- _REQUIRED WORK_:
(a) In the interview passage, rewrite everything from "But he said, repeated, and" down to "registering your stories.", putting "Holy See" in place of "Vatican".
(b) According to the interview passage, in which city was the speaker when the rabbi's message said a camera could be brought?
(c) Using the interview passage, explain why the pope wanted to meet the speaker.

- _PASSAGE TO READ_:
--- Start ---
Well, actually, Richard, I had many surprises in my career, but this one, I think, was the greatest. I was in the tour de. I give lots of lectures. I am teaching in Reichman University, and I give many lectures around the world, and I was in the middle of a tour in 2014. Well, 2013. Sorry. And, and somebody came to me who looked like a religious Jew.

He was a rabbi, Rabbi Abraham Skywalker, after a lecture and he said, look, my friend who was the cardinal of Buenos Aires became the pope, and he would like to meet you. And I thought it was a joke at the beginning. So, I said, sorry, can you repeat? I was jetlagged, so I thought maybe I didn’t hear properly, but,

But he said, repeated, and he said, it’s very serious. He used to follow you on TV. In the Spanish channel. I used to broadcast antenna address and, which is quite watched in Argentina. So, he said to me and, and he sees you as an authority on Middle Eastern affairs, and he wants to send a message to the Jewish people and to Israel.

So, he wants to invite you to the Vatican. Well, I was quite, you know, doubting at the beginning. But then I went to his office and suddenly I have a voice of someone on my phone, saying, Mr. Zimmerman, I feel I know you. I’ve been watching you for 20 odd years, and, and registering your stories.

When I couldn’t watch them live, and, And I would like to meet you and to send you a message so that was so in shock. I told him, sir, you’re the pope. He said, yes, I’m Pope Francis. So, I said, are you sure? I mean, how are you? The pope? So, he laughed, and he said, yes, I, I was surprised too.

He said I was not supposed to become the Pope, but it happened three months ago. And, and it’s important. So, I said, can I bring a cap, a TV camera? He said, look, I’m new here. I must check. And I said to myself, well, that’s it. I mean, it was a good joke and that’s it. And then the day after I was in Uruguay, already in Montevideo, and I get a message from the rabbi saying, it’s okay, you can bring a camera for the first time in history.

So, I came, and it was quite remarkable. It was a visit of a five hours visit to Santa Marta, the place where the Pope used to leave. He didn’t want to leave in the in the Pope’s residence, which was, you know, he said, if I’m alone in 500m², I will need a psychiatrist, because I need people with me.
--- End ---
Saved data entries
--- Start ---
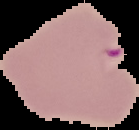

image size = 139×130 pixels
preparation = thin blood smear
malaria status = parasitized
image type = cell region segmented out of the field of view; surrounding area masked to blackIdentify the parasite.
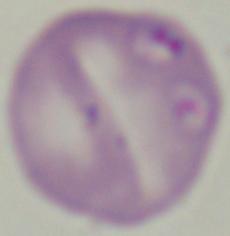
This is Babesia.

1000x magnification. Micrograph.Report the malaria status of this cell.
--- End ---
--- Start ---
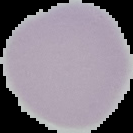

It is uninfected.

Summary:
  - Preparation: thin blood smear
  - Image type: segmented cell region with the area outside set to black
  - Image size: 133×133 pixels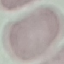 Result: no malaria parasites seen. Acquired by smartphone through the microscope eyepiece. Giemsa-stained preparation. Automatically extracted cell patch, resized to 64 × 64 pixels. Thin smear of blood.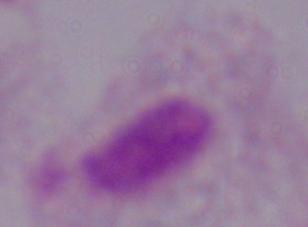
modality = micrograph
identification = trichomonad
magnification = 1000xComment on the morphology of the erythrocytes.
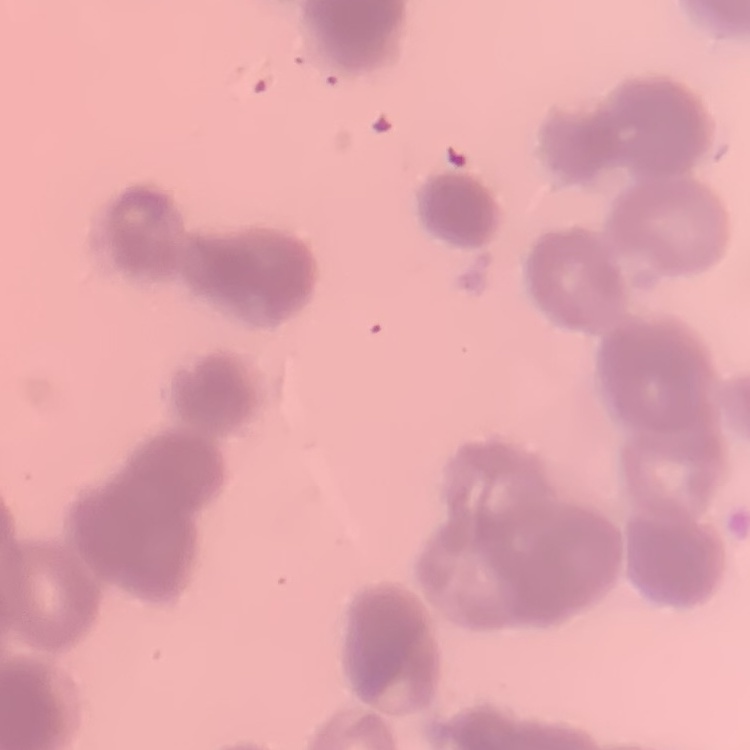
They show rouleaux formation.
--- End ---
- _EXERCISE RESPONSES_:
(a)
But he said, repeated, and he said, it’s very serious. He used to follow you on TV. In the Spanish channel. I used to broadcast antenna address and, which is quite watched in Argentina. So, he said to me and, and he sees you as an authority on Middle Eastern affairs, and he wants to send a message to the Jewish people and to Israel.

So, he wants to invite you to the Holy See. Well, I was quite, you know, doubting at the beginning. But then I went to his office and suddenly I have a voice of someone on my phone, saying, Mr. Zimmerman, I feel I know you. I’ve been watching you for 20 odd years, and, and registering your stories.

(b) Montevideo, Uruguay.

(c) The pope had followed the speaker on the Spanish channel and saw the speaker as an authority on Middle Eastern affairs. He wanted to send a message to the Jewish people and to Israel.